● Set problem A
Reproduce the entries word for word, leaving out the chemistry tutorial text that precedes them.

● Excerpt provided
# Jamb Chemistry Tutorials S01

by Philip Obhenimen · Published · Updated

**INTRODUCTION**

Welcome to the first series of this **Jamb chemistry tutoria**l we will be starting of this **Jamb Chemistry tutorial** series by first looking at **KINETIC THEORY OF GAS AND GAS LAWS. **This is probably the question you will see first before any other. Check out jamb chemistry hot topics jamb, these are topics jamb set almost every year by** clicking here.**

Grab your writing material (Biro and jotter). Also, make sure you get a glass of chilled fruit drink or water to refresh yourself as we start up with this **Jamb chemistry tutorial** series.

Do you find it hard to concentrate while reading ** click here** to see the steps you can take to discipline yourself to study well.

In this **Jamb Chemistry Tutorial** series one we will achieve the following objectives:

- Why kinetic theory of gas and gas laws
- Kinetic theory of gases explained
- Assumptions made for the ideal gas law theory
- Boyle’s law
- Using kinetic theory to explain boyle’s law
- Charle’s law
- Using Kinetic theory to explain charle’s law
- Pressure law
- General gas law
- Ideal gas law
- Avogadro’s law
- Gay lussac law of combining volume
- Dalton’s law of partial pressure
- Grahams law of diffusion

#### WHY KINETIC THEORY OF GAS AND GAS LAWS

Kinetic theory of gas and gas laws are one of the rudimentary topics in chemistry. This is also because Jamb set questions from this topic every year.

● Set problem B
From the objectives listed in the Jamb chemistry tutorial, give every objective that mentions kinetic theory.

● Records shown
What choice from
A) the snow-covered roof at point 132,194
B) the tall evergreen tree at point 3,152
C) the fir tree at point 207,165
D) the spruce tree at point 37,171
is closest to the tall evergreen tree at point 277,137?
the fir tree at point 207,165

● Complete response A
What choice from
A) the snow-covered roof at point 132,194
B) the tall evergreen tree at point 3,152
C) the fir tree at point 207,165
D) the spruce tree at point 37,171
is closest to the tall evergreen tree at point 277,137?
the fir tree at point 207,165

● Complete response B
- Why kinetic theory of gas and gas laws
- Kinetic theory of gases explained
- Using kinetic theory to explain boyle’s law
- Using Kinetic theory to explain charle’s law